───── SOURCE DATA ─────

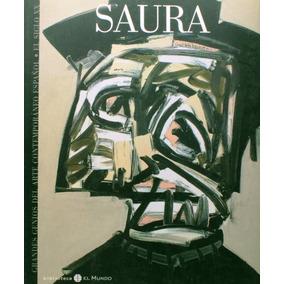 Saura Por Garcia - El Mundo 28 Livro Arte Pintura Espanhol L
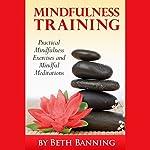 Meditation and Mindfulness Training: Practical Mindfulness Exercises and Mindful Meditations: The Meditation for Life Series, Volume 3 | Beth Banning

─────
───── SOURCE DATA ─────

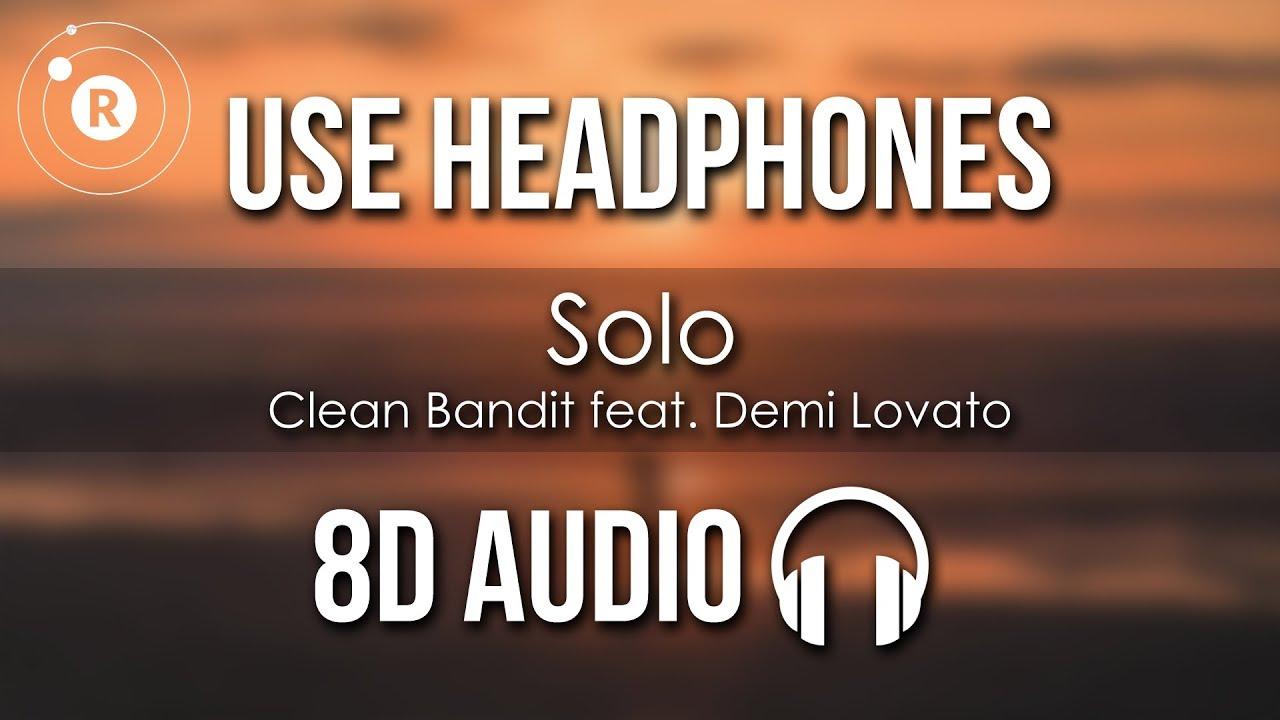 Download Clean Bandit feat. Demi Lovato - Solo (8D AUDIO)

─────
───── SOURCE DATA ─────

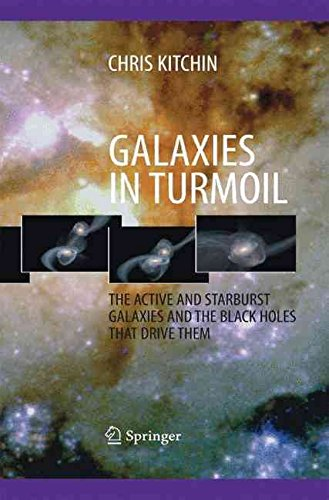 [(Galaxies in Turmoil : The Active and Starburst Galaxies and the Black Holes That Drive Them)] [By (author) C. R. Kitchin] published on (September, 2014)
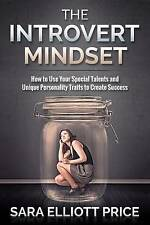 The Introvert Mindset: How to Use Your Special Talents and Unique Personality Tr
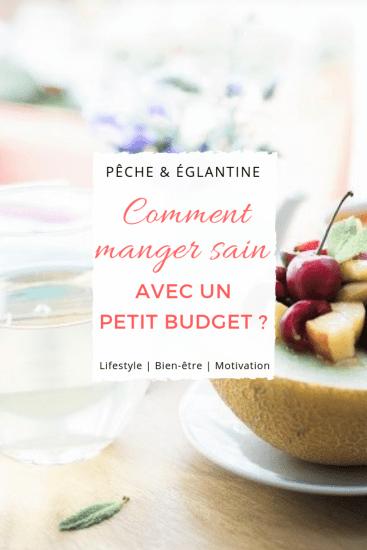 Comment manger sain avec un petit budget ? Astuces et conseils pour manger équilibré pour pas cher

─────

> _WHAT IS NEEDED_
What is needed is an exact copy of the lines above, from the one holding "The Introvert Mindset: How" down to the one holding "Comment manger sain", with those two included and the pictures left out.

> _EXERCISE RESULT_
 The Introvert Mindset: How to Use Your Special Talents and Unique Personality Tr
 Comment manger sain avec un petit budget ? Astuces et conseils pour manger équilibré pour pas cher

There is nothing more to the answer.